## SUPPLIED PASSAGE
┌────────

# CRT TV Remote Lost :(



## giprabu (Jun 18, 2014)

We have an old 21" onida crt tv..  The remote is lost... How to get a new cheap one ??

Model no : CO21FGLU (it was given at the back of the tv).

When I googled, I got this below link

*www.ebay.in-onida-remote

The first two results looks almost identical but not sure whether they'll work. 

How to identify the compatible one....


----------



## powerhoney (Jun 18, 2014)

giprabu said:


> We have an old 21" onida crt tv..  The remote is lost... How to get a new cheap one ??
> 
> Model no : CO21FGLU (it was given at the back of the tv).
> 
> ...


No need for all that... You'll get cheap generic remotes at any local TV shop... Just ask around...


----------



## saswat23 (Jun 18, 2014)

Yes, look around locally. Will cost 200 bucks at max.


----------



## Vyom (Jun 18, 2014)

Offtopic:
Sorry for this, but I was just wondering, how one lost a remote? Unless your TV is portable and you carry it with the remote, that it might "lost".

└────────

## CHALLENGE 1
List the usernames of everyone who posts in the lost TV remote thread.
## CHALLENGE 2
Write out the lost TV remote thread from "## giprabu (Jun" to "the compatible one....", swapping "cheap" for "inexpensive".

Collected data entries
┌────────

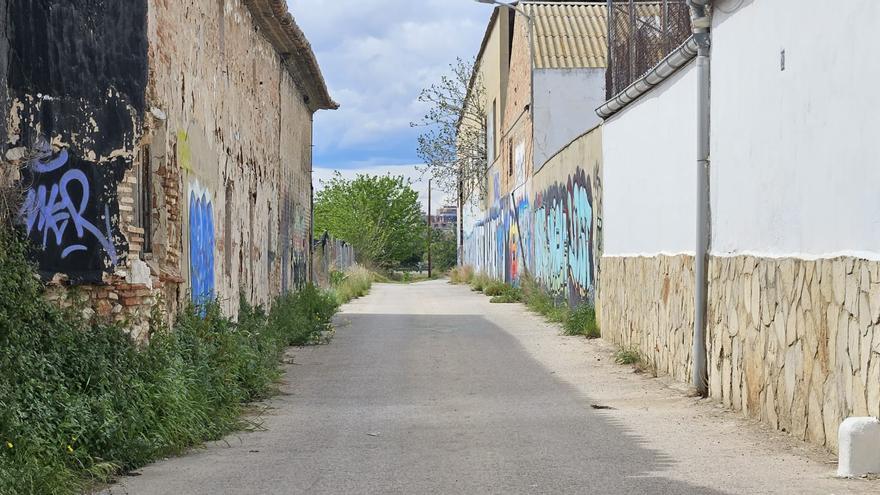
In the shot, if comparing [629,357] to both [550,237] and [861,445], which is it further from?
[550,237]

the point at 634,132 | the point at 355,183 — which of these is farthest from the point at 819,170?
the point at 355,183

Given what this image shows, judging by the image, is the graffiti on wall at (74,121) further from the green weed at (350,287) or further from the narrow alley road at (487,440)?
the green weed at (350,287)

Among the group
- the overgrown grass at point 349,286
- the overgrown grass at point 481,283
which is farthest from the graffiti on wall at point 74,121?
the overgrown grass at point 481,283

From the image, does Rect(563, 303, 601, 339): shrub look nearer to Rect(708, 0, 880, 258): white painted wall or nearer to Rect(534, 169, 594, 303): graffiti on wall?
Rect(534, 169, 594, 303): graffiti on wall

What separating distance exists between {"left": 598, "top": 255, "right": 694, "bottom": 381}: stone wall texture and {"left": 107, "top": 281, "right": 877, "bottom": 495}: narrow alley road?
379 millimetres

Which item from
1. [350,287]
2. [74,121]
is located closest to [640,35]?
[74,121]

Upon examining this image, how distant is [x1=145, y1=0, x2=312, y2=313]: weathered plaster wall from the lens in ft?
32.2

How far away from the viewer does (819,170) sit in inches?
300

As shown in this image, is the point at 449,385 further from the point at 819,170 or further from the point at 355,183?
the point at 355,183

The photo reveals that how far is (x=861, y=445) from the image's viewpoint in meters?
6.57

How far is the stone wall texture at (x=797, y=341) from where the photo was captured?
22.4 feet

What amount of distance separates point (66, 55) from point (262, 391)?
3.82m

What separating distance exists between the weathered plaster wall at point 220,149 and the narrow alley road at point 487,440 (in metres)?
1.73

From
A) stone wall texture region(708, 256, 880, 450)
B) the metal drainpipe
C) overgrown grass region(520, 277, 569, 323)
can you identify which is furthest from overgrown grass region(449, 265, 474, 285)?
stone wall texture region(708, 256, 880, 450)
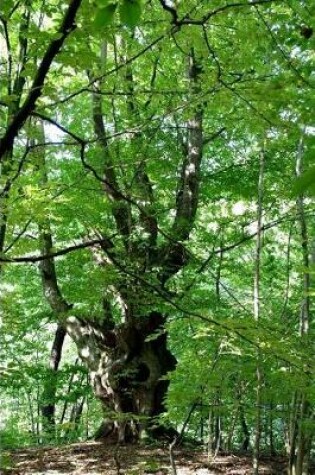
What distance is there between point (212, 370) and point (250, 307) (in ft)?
9.47

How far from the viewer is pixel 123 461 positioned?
248 inches

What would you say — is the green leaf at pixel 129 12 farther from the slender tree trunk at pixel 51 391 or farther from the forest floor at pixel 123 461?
the slender tree trunk at pixel 51 391

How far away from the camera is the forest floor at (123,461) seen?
6086mm

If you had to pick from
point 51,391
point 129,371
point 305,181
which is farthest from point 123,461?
point 305,181

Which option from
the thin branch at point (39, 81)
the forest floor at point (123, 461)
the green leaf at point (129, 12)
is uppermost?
the thin branch at point (39, 81)

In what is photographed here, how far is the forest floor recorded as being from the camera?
6.09m

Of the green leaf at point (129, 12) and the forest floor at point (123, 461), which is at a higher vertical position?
the green leaf at point (129, 12)

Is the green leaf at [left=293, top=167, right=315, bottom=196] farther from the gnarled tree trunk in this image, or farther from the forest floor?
the gnarled tree trunk

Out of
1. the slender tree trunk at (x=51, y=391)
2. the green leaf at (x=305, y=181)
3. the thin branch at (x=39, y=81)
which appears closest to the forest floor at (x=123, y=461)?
the slender tree trunk at (x=51, y=391)

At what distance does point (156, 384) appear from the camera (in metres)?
7.92

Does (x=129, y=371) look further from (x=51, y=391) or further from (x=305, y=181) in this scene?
(x=305, y=181)

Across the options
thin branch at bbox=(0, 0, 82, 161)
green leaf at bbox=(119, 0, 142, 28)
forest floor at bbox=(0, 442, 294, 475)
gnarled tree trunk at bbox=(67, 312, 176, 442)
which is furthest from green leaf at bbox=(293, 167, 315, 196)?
gnarled tree trunk at bbox=(67, 312, 176, 442)

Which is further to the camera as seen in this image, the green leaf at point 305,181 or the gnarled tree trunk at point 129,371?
the gnarled tree trunk at point 129,371

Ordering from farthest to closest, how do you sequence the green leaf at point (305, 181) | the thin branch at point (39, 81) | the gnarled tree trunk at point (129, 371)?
the gnarled tree trunk at point (129, 371) < the thin branch at point (39, 81) < the green leaf at point (305, 181)
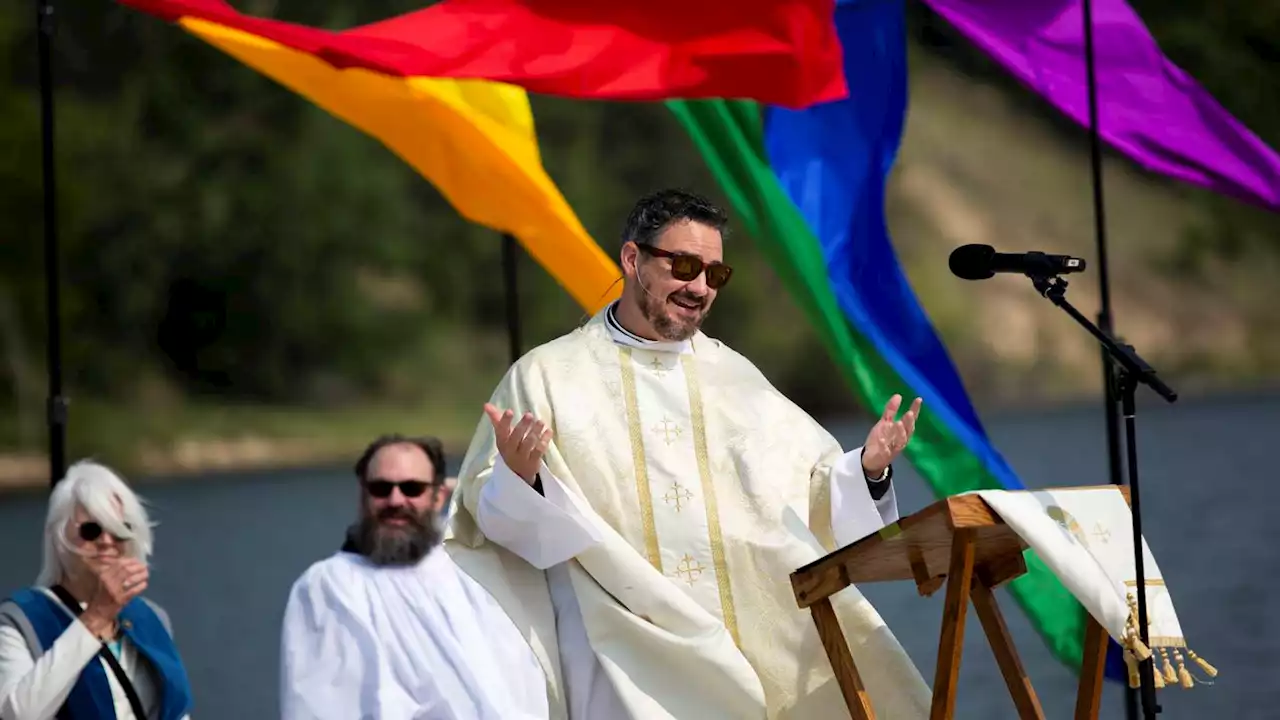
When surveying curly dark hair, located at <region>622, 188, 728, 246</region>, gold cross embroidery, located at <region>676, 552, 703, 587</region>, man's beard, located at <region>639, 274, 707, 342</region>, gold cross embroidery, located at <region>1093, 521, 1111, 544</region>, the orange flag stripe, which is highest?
the orange flag stripe

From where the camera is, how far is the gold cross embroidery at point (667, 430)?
13.6 feet

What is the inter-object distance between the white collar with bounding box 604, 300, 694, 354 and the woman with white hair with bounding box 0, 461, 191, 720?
1401 mm

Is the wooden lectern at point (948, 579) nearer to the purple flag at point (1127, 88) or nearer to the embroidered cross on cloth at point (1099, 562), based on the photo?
the embroidered cross on cloth at point (1099, 562)

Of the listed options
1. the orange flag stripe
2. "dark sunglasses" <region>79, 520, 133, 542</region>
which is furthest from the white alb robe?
the orange flag stripe

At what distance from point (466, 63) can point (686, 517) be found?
102 inches

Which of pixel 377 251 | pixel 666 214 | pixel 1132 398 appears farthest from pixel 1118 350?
pixel 377 251

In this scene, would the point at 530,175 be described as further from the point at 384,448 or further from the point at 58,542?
the point at 58,542

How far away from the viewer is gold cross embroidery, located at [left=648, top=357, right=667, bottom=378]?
13.8 feet

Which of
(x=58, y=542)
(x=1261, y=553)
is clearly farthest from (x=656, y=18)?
(x=1261, y=553)

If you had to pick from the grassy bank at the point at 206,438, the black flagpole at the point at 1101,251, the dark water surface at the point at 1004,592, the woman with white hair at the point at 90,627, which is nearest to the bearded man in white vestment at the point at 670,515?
the woman with white hair at the point at 90,627

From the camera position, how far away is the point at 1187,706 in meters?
11.2

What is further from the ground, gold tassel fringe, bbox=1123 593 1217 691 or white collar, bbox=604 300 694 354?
white collar, bbox=604 300 694 354

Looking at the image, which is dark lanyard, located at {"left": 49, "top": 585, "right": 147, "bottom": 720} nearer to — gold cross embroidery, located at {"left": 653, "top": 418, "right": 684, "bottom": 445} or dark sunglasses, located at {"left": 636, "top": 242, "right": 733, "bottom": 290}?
gold cross embroidery, located at {"left": 653, "top": 418, "right": 684, "bottom": 445}

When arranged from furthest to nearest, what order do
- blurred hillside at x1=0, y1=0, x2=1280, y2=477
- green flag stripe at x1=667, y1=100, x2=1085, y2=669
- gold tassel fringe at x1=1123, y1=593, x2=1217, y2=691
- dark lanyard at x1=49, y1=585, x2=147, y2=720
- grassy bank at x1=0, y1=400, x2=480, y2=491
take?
blurred hillside at x1=0, y1=0, x2=1280, y2=477, grassy bank at x1=0, y1=400, x2=480, y2=491, green flag stripe at x1=667, y1=100, x2=1085, y2=669, dark lanyard at x1=49, y1=585, x2=147, y2=720, gold tassel fringe at x1=1123, y1=593, x2=1217, y2=691
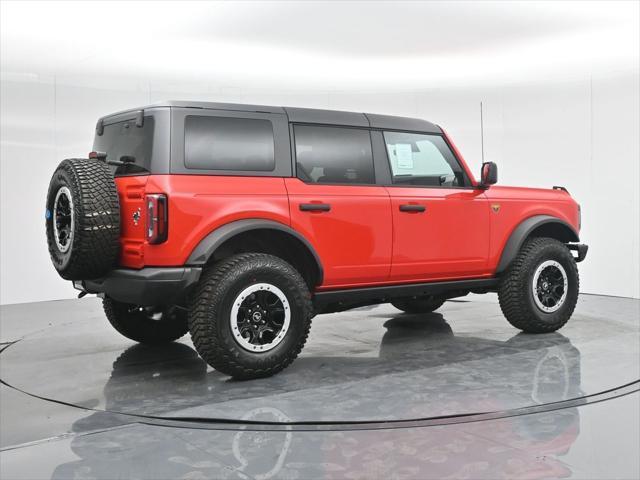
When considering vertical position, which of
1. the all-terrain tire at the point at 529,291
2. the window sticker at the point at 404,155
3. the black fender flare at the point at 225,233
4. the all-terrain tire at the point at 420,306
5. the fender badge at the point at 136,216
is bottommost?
the all-terrain tire at the point at 420,306

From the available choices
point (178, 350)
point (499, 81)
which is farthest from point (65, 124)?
point (499, 81)

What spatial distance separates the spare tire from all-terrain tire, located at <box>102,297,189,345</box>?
1058 millimetres

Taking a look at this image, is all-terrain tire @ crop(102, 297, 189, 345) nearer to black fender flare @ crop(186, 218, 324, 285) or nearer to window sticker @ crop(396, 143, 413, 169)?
black fender flare @ crop(186, 218, 324, 285)

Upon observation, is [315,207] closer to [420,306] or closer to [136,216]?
[136,216]

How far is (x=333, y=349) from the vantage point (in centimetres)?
562

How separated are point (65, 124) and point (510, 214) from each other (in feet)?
20.9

└────────

## SOLUTION 1
giprabu, powerhoney, saswat23, Vyom

## SOLUTION 2
## giprabu (Jun 18, 2014)

We have an old 21" onida crt tv..  The remote is lost... How to get a new inexpensive one ??

Model no : CO21FGLU (it was given at the back of the tv).

When I googled, I got this below link

*www.ebay.in-onida-remote

The first two results looks almost identical but not sure whether they'll work. 

How to identify the compatible one....